▶ _What you need to do_
a. Please duplicate the part of the relations and functions page starting at "(a) Both A and" and ending at "R is incorrect.".
b. Render this sentence from the relations and functions page in Spanish: "A relation between two sets is a collection of ordered pairs containing one object from each set."

▶ _Passage provided_
______________________________

Relations and Functions: Assertions & Reason Type Questions | Mathematics (Maths) Class 12 - JEE PDF Download

Question 1: Assertion (A) The relation R on the set N×N , defined by (a, b) R (c, d) ⇔ a + d = b + c for all (a, b), (c, d) ∈ N × N is an equivalence relation.
Reason (R) Any relation R is an equivalence relation, if it is reflexive, symmetric and transitive.
Options~ 

(a) Both A and R are correct; R is the correct explanation of A.
(b) Both A and R are correct; R is not the correct explanation of A.
(c) A is correct; R is incorrect.
(d) R is correct; A is incorrect.

Correct Answer is Option (a)
A relation between two sets is a collection of ordered pairs containing one object from each set. If the object x is from the first set and the object y is from the second set, then the objects are said to be related if the ordered pair (x, y) is in the relation.

______________________________

▶ _Given entries_
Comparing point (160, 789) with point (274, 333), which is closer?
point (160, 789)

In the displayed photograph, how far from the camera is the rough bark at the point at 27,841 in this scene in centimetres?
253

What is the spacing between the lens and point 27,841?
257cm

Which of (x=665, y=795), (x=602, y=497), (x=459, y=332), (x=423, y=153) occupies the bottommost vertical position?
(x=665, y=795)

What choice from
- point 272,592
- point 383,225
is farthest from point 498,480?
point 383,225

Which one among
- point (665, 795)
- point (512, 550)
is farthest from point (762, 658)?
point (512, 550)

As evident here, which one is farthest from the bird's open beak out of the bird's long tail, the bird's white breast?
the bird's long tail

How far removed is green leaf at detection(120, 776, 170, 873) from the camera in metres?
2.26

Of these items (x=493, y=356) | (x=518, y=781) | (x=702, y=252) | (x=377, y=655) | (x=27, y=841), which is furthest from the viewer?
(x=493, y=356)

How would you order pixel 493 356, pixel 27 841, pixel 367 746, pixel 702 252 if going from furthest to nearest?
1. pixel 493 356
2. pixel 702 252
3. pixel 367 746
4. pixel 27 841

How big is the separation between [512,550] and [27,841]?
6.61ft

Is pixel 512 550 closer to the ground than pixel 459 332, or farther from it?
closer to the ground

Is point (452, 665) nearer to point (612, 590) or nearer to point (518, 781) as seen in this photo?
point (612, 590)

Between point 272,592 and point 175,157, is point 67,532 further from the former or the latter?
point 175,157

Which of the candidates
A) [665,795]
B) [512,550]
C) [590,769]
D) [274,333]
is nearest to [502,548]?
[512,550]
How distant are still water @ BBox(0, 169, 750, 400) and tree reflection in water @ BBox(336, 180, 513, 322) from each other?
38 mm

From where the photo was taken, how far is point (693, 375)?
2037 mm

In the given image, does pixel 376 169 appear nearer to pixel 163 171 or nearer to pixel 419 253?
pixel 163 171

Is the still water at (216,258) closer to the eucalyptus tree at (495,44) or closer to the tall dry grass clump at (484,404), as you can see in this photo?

______________________________

▶ _Results_
a.
(a) Both A and R are correct; R is the correct explanation of A.
(b) Both A and R are correct; R is not the correct explanation of A.
(c) A is correct; R is incorrect.

b. Una relación entre dos conjuntos es una colección de pares ordenados que contienen un objeto de cada conjunto.